There is a good summary of the late night coverage (including Comedy Central and SNL) of DeLay in this morning’s Austin American-Statesman:


“Late-night TV comics have discovered the pugnacious ex-exterminator from Sugar Land and are helping to make DeLay into a household name — and not in a good way.”

Drip, drip, drip.
The downside for DeLay is tremendous:

“The potential for damage might be greater for DeLay because he remains relatively unknown outside of Texas and Washington.
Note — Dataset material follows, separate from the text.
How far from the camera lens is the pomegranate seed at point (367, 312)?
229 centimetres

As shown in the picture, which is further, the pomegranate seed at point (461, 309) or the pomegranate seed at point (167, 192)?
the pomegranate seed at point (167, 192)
Forty-two percent of people polled April 1 and 2 had never heard of DeLay or knew so little about him they had no opinion of his performance, a CNN/USA Today/Gallup Poll found.

A significant number of voters, particularly those 18 to 29, rely on late-night comedy routines for much of their political news, according to a 2004 poll by the Pew Center for the People and the Press.

In addition, a study by Dannagal Goldthwaite Young, a doctoral student at the University of Pennsylvania’s Annenberg School for Communication, found that late-night monologues and skits most influence viewers who aren’t particularly knowledgeable about politics.”

Young voters are crucial to us. They listen to Jon Stewart, and they are far less homophobic than their parents.

They may not understand the danger the deficit poses for them, but they do understand the danger of The Church Lady having more control of their lives.  Chastity belts are not popular with this crowd.  And they understand and loathe hypocrisy.

Talk to the youth.  I have found that my 17 year old son and I can communicate around Jon Stewart and SNL very well.